En este primer capítulo de la segunda temporada del Ministerio del tiempo, el asunto –la ficción- ha llegado tan lejos, que ha conseguido hacer metaliteratura.
Dicho así, Foucault se llevaría las manos a la cabeza: usando a artistas, guerreros o poetas, la autoridad viaja en el tiempo, ejerce el control, imparte normas entrando y saliendo de los siglos… ¿Qué es esto: la ficción como método represivo? ¿Eso no se hacía ya hace dos mil años con la fábula o con la comedia en el siglo de Oro? ¿Es la ficción una herramienta al servicio del bien colectivo?
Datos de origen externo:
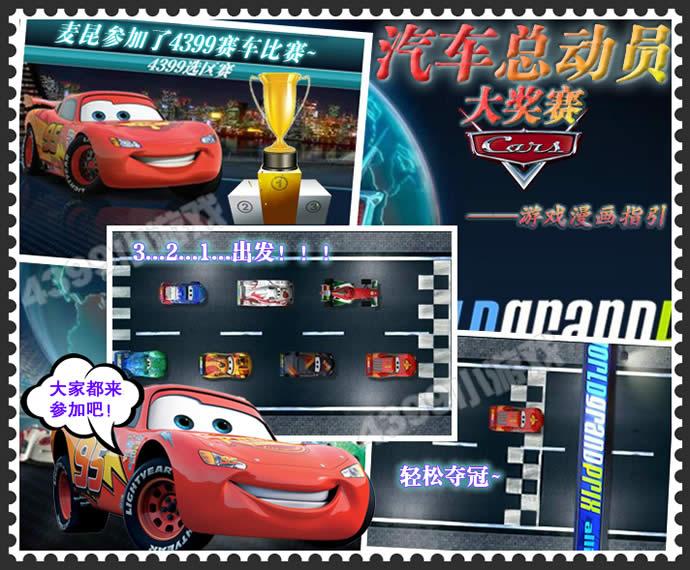 2016导航仪电子狗一体机汽车总动员大奖赛小游戏,在线玩,4399小游戏2016最新款坡跟鞋子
Visto así, esa lectura resume lo que el hombre busca –y ha buscado durante años- a través del relato: fijar un hecho, aunque ello implique confeccionar versiones mejoradas o corregidas de la realidad o el pasado. ¿No dice Spínola a Entrerríos que su vida no es el lienzo de La rendición de Breda en el que Velázquez lo enalteció sino el vilipendio y la deshonra de quienes le dieron la espalda?
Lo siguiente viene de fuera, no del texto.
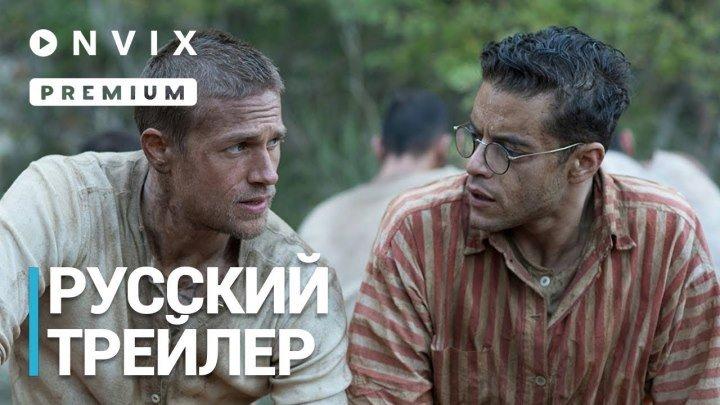Мотылек — Русский трейлер 2018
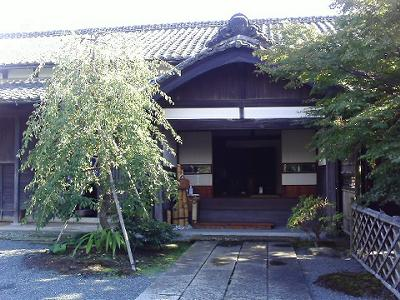 mishima-koyomi.jpg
En este primer capítulo de la segunda temporada del Ministerio del tiempo, el asunto –la ficción- ha llegado tan lejos, que ha conseguido hacer metaliteratura. Sí, porque aunque el término haya sido saqueado de sentido por la falta de imaginación y talento de quienes lo perpetran, la metaliteratura no deja de ser lo que ya hizo Cervantes, aquello que se adentra en los mecanismos internos del relato. En un mismo capítulo de esta segunda temporada, el espectador ve al Cid morir tres veces: la primera, en el accidente que ocasiona el funcionario del ministerio; la segunda, la muerte del impostor de aquel que representa al Cid y una tercera y definitiva muerte, la que hace que Rodrigo Díaz de Vivar perviva en el tiempo relevado en la versión icónica que de él se hizo: el hombre que gana su más importante batalla, muerto. Sí, un guerrero embalsamado que triunfa desde el más allá a lomo de su caballo. Si esto no es literatura, entonces apaga y vámonos. Pero claro… ahora la tele ni se enciende ni se apaga, ahora la tele se descarga.